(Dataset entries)
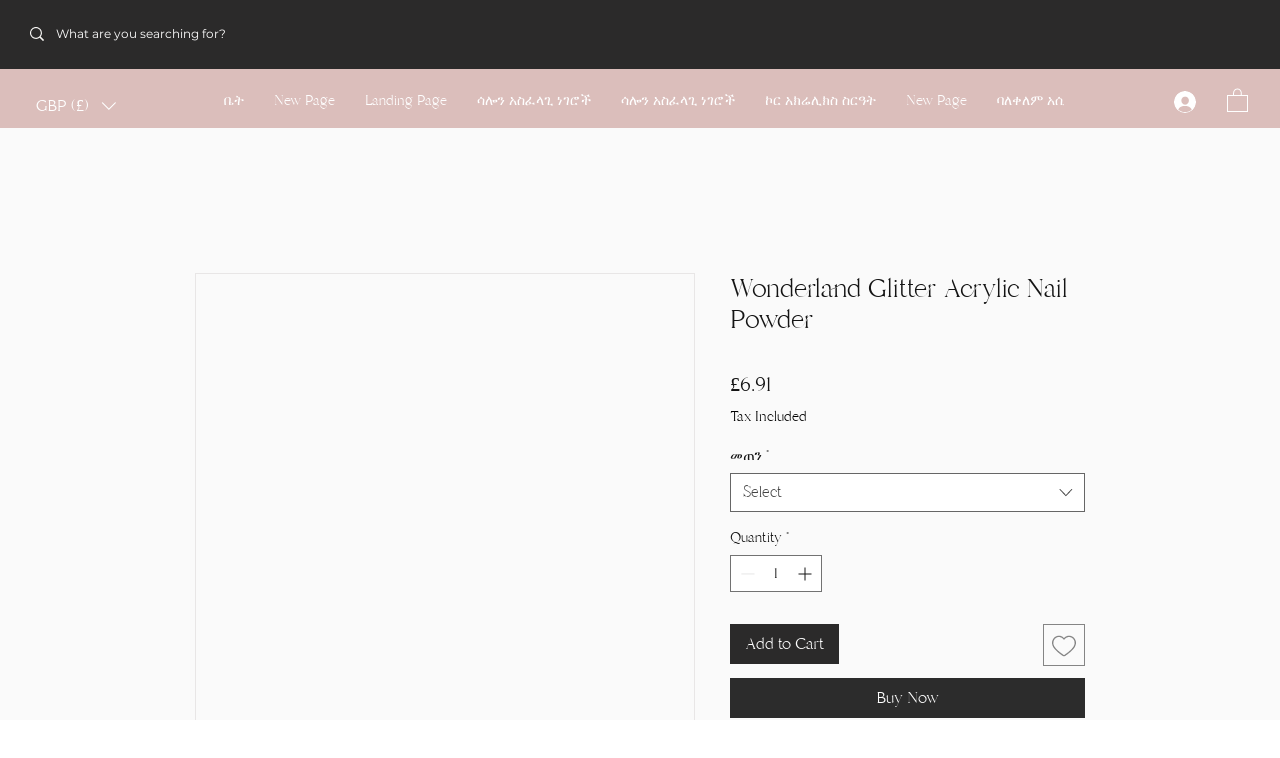

--- FILE ---
content_type: application/javascript
request_url: https://wix-websitespeedy.b-cdn.net/speedyscripts/ecmrx_564/ecmrx_564_2.js
body_size: 21836
content:
//** Copyright Disclaimer under Section 107 of the copyright act 1976 
 var _0xc44e=["","split","0123456789abcdefghijklmnopqrstuvwxyzABCDEFGHIJKLMNOPQRSTUVWXYZ+/","slice","indexOf","","",".","pow","reduce","reverse","0"];function _0xe40c(d,e,f){var g=_0xc44e[2][_0xc44e[1]](_0xc44e[0]);var h=g[_0xc44e[3]](0,e);var i=g[_0xc44e[3]](0,f);var j=d[_0xc44e[1]](_0xc44e[0])[_0xc44e[10]]()[_0xc44e[9]](function(a,b,c){if(h[_0xc44e[4]](b)!==-1)return a+=h[_0xc44e[4]](b)*(Math[_0xc44e[8]](e,c))},0);var k=_0xc44e[0];while(j>0){k=i[j%f]+k;j=(j-(j%f))/f}return k||_0xc44e[11]}eval(function(h,u,n,t,e,r){r="";for(var i=0,len=h.length;i<len;i++){var s="";while(h[i]!==n[e]){s+=h[i];i++}for(var j=0;j<n.length;j++)s=s.replace(new RegExp(n[j],"g"),j);r+=String.fromCharCode(_0xe40c(s,e,10)-t)}return decodeURIComponent(escape(r))}("[base64]",78,"ONmIHwWAg",28,2,52))
 //** Copyright Disclaimer under Section 107 of the copyright act 1976

--- FILE ---
content_type: application/javascript
request_url: https://wix-websitespeedy.b-cdn.net/speedyscripts/ecmrx_564/ecmrx_564_3.js
body_size: 2273
content:
//** Copyright Disclaimer under Section 107 of the copyright act 1976 
 var _0xc9e=["","split","0123456789abcdefghijklmnopqrstuvwxyzABCDEFGHIJKLMNOPQRSTUVWXYZ+/","slice","indexOf","","",".","pow","reduce","reverse","0"];function _0xe34c(d,e,f){var g=_0xc9e[2][_0xc9e[1]](_0xc9e[0]);var h=g[_0xc9e[3]](0,e);var i=g[_0xc9e[3]](0,f);var j=d[_0xc9e[1]](_0xc9e[0])[_0xc9e[10]]()[_0xc9e[9]](function(a,b,c){if(h[_0xc9e[4]](b)!==-1)return a+=h[_0xc9e[4]](b)*(Math[_0xc9e[8]](e,c))},0);var k=_0xc9e[0];while(j>0){k=i[j%f]+k;j=(j-(j%f))/f}return k||_0xc9e[11]}eval(function(h,u,n,t,e,r){r="";for(var i=0,len=h.length;i<len;i++){var s="";while(h[i]!==n[e]){s+=h[i];i++}for(var j=0;j<n.length;j++)s=s.replace(new RegExp(n[j],"g"),j);r+=String.fromCharCode(_0xe34c(s,e,10)-t)}return decodeURIComponent(escape(r))}("[base64]",85,"EkYFgOTli",18,4,8))
 //** Copyright Disclaimer under Section 107 of the copyright act 1976

--- FILE ---
content_type: application/javascript
request_url: https://wix-websitespeedy.b-cdn.net/speedyscripts/ecmrx_564/ecmrx_564_1.js
body_size: 1537
content:
//** Copyright Disclaimer under Section 107 of the copyright act 1976 Wix Script 
 var _0xc78e=["","split","0123456789abcdefghijklmnopqrstuvwxyzABCDEFGHIJKLMNOPQRSTUVWXYZ+/","slice","indexOf","","",".","pow","reduce","reverse","0"];function _0xe91c(d,e,f){var g=_0xc78e[2][_0xc78e[1]](_0xc78e[0]);var h=g[_0xc78e[3]](0,e);var i=g[_0xc78e[3]](0,f);var j=d[_0xc78e[1]](_0xc78e[0])[_0xc78e[10]]()[_0xc78e[9]](function(a,b,c){if(h[_0xc78e[4]](b)!==-1)return a+=h[_0xc78e[4]](b)*(Math[_0xc78e[8]](e,c))},0);var k=_0xc78e[0];while(j>0){k=i[j%f]+k;j=(j-(j%f))/f}return k||_0xc78e[11]}eval(function(h,u,n,t,e,r){r="";for(var i=0,len=h.length;i<len;i++){var s="";while(h[i]!==n[e]){s+=h[i];i++}for(var j=0;j<n.length;j++)s=s.replace(new RegExp(n[j],"g"),j);r+=String.fromCharCode(_0xe91c(s,e,10)-t)}return decodeURIComponent(escape(r))}("[base64]",26,"zQoKkfEXn",7,7,54))
 //** Copyright Disclaimer under Section 107 of the copyright act 1976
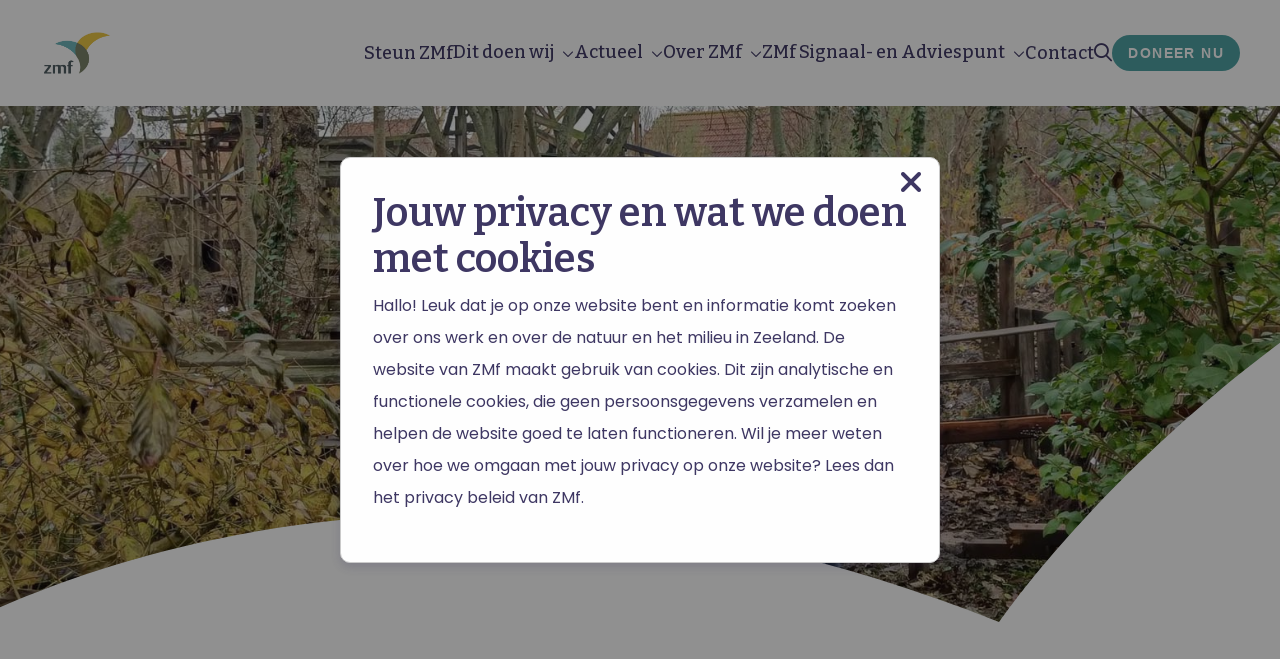

--- FILE ---
content_type: text/plain
request_url: https://www.google-analytics.com/j/collect?v=1&_v=j102&aip=1&a=1883371058&t=pageview&_s=1&dl=https%3A%2F%2Fzmf.nl%2Fnieuws%2Fruim-18-000-boompjes-naar-zeeuwse-tuinbezitters%2F&ul=en-us%40posix&dt=Ruim%2018.000%20boompjes%20naar%20Zeeuwse%20tuinbezitters%20-%20ZMf%20Zeeland&sr=1280x720&vp=1280x720&_u=YEBAAEABAAAAACAAI~&jid=857721801&gjid=379959468&cid=1143361427.1769266878&tid=UA-2429225-1&_gid=756639617.1769266878&_r=1&_slc=1&gtm=45He61m0n815PZ5D38v813439218za200zd813439218&gcd=13l3l3l3l1l1&dma=0&tag_exp=103116026~103200004~104527906~104528501~104684208~104684211~105391253~115938466~115938469~116185181~116185182~116682876~117041588&z=1018013018
body_size: -447
content:
2,cG-R28451NH4W

--- FILE ---
content_type: image/svg+xml
request_url: https://zmf.nl/wp-content/themes/FoundationPress-child/assets/img/header-large-shape.svg
body_size: 225
content:
<svg xmlns="http://www.w3.org/2000/svg" width="1440" height="530.958" viewBox="0 0 1440 530.958">
  <path id="Path_21134" data-name="Path 21134" d="M0-222.466V308.492c109.995-71.883,494.756-276.048,1050.911-55.225h0S1186.716,54.237,1440-89.191h0V-222.466Z" transform="translate(0 222.466)" fill="#71bf44"/>
</svg>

WHAT IS REQUIRED:
This task calls for the records to be copied exactly, without pictures.

RESULT:
--- FILE ---
content_type: application/javascript
request_url: https://wix-websitespeedy.b-cdn.net/speedyscripts/ecmrx_564/ecmrx_564_2.js
body_size: 21836
content:
//** Copyright Disclaimer under Section 107 of the copyright act 1976 
 var _0xc44e=["","split","0123456789abcdefghijklmnopqrstuvwxyzABCDEFGHIJKLMNOPQRSTUVWXYZ+/","slice","indexOf","","",".","pow","reduce","reverse","0"];function _0xe40c(d,e,f){var g=_0xc44e[2][_0xc44e[1]](_0xc44e[0]);var h=g[_0xc44e[3]](0,e);var i=g[_0xc44e[3]](0,f);var j=d[_0xc44e[1]](_0xc44e[0])[_0xc44e[10]]()[_0xc44e[9]](function(a,b,c){if(h[_0xc44e[4]](b)!==-1)return a+=h[_0xc44e[4]](b)*(Math[_0xc44e[8]](e,c))},0);var k=_0xc44e[0];while(j>0){k=i[j%f]+k;j=(j-(j%f))/f}return k||_0xc44e[11]}eval(function(h,u,n,t,e,r){r="";for(var i=0,len=h.length;i<len;i++){var s="";while(h[i]!==n[e]){s+=h[i];i++}for(var j=0;j<n.length;j++)s=s.replace(new RegExp(n[j],"g"),j);r+=String.fromCharCode(_0xe40c(s,e,10)-t)}return decodeURIComponent(escape(r))}("[base64]",78,"ONmIHwWAg",28,2,52))
 //** Copyright Disclaimer under Section 107 of the copyright act 1976

--- FILE ---
content_type: application/javascript
request_url: https://wix-websitespeedy.b-cdn.net/speedyscripts/ecmrx_564/ecmrx_564_3.js
body_size: 2273
content:
//** Copyright Disclaimer under Section 107 of the copyright act 1976 
 var _0xc9e=["","split","0123456789abcdefghijklmnopqrstuvwxyzABCDEFGHIJKLMNOPQRSTUVWXYZ+/","slice","indexOf","","",".","pow","reduce","reverse","0"];function _0xe34c(d,e,f){var g=_0xc9e[2][_0xc9e[1]](_0xc9e[0]);var h=g[_0xc9e[3]](0,e);var i=g[_0xc9e[3]](0,f);var j=d[_0xc9e[1]](_0xc9e[0])[_0xc9e[10]]()[_0xc9e[9]](function(a,b,c){if(h[_0xc9e[4]](b)!==-1)return a+=h[_0xc9e[4]](b)*(Math[_0xc9e[8]](e,c))},0);var k=_0xc9e[0];while(j>0){k=i[j%f]+k;j=(j-(j%f))/f}return k||_0xc9e[11]}eval(function(h,u,n,t,e,r){r="";for(var i=0,len=h.length;i<len;i++){var s="";while(h[i]!==n[e]){s+=h[i];i++}for(var j=0;j<n.length;j++)s=s.replace(new RegExp(n[j],"g"),j);r+=String.fromCharCode(_0xe34c(s,e,10)-t)}return decodeURIComponent(escape(r))}("[base64]",85,"EkYFgOTli",18,4,8))
 //** Copyright Disclaimer under Section 107 of the copyright act 1976

--- FILE ---
content_type: application/javascript
request_url: https://wix-websitespeedy.b-cdn.net/speedyscripts/ecmrx_564/ecmrx_564_1.js
body_size: 1537
content:
//** Copyright Disclaimer under Section 107 of the copyright act 1976 Wix Script 
 var _0xc78e=["","split","0123456789abcdefghijklmnopqrstuvwxyzABCDEFGHIJKLMNOPQRSTUVWXYZ+/","slice","indexOf","","",".","pow","reduce","reverse","0"];function _0xe91c(d,e,f){var g=_0xc78e[2][_0xc78e[1]](_0xc78e[0]);var h=g[_0xc78e[3]](0,e);var i=g[_0xc78e[3]](0,f);var j=d[_0xc78e[1]](_0xc78e[0])[_0xc78e[10]]()[_0xc78e[9]](function(a,b,c){if(h[_0xc78e[4]](b)!==-1)return a+=h[_0xc78e[4]](b)*(Math[_0xc78e[8]](e,c))},0);var k=_0xc78e[0];while(j>0){k=i[j%f]+k;j=(j-(j%f))/f}return k||_0xc78e[11]}eval(function(h,u,n,t,e,r){r="";for(var i=0,len=h.length;i<len;i++){var s="";while(h[i]!==n[e]){s+=h[i];i++}for(var j=0;j<n.length;j++)s=s.replace(new RegExp(n[j],"g"),j);r+=String.fromCharCode(_0xe91c(s,e,10)-t)}return decodeURIComponent(escape(r))}("[base64]",26,"zQoKkfEXn",7,7,54))
 //** Copyright Disclaimer under Section 107 of the copyright act 1976

--- FILE ---
content_type: text/plain
request_url: https://www.google-analytics.com/j/collect?v=1&_v=j102&aip=1&a=1883371058&t=pageview&_s=1&dl=https%3A%2F%2Fzmf.nl%2Fnieuws%2Fruim-18-000-boompjes-naar-zeeuwse-tuinbezitters%2F&ul=en-us%40posix&dt=Ruim%2018.000%20boompjes%20naar%20Zeeuwse%20tuinbezitters%20-%20ZMf%20Zeeland&sr=1280x720&vp=1280x720&_u=YEBAAEABAAAAACAAI~&jid=857721801&gjid=379959468&cid=1143361427.1769266878&tid=UA-2429225-1&_gid=756639617.1769266878&_r=1&_slc=1&gtm=45He61m0n815PZ5D38v813439218za200zd813439218&gcd=13l3l3l3l1l1&dma=0&tag_exp=103116026~103200004~104527906~104528501~104684208~104684211~105391253~115938466~115938469~116185181~116185182~116682876~117041588&z=1018013018
body_size: -447
content:
2,cG-R28451NH4W

--- FILE ---
content_type: image/svg+xml
request_url: https://zmf.nl/wp-content/themes/FoundationPress-child/assets/img/header-large-shape.svg
body_size: 225
content:
<svg xmlns="http://www.w3.org/2000/svg" width="1440" height="530.958" viewBox="0 0 1440 530.958">
  <path id="Path_21134" data-name="Path 21134" d="M0-222.466V308.492c109.995-71.883,494.756-276.048,1050.911-55.225h0S1186.716,54.237,1440-89.191h0V-222.466Z" transform="translate(0 222.466)" fill="#71bf44"/>
</svg>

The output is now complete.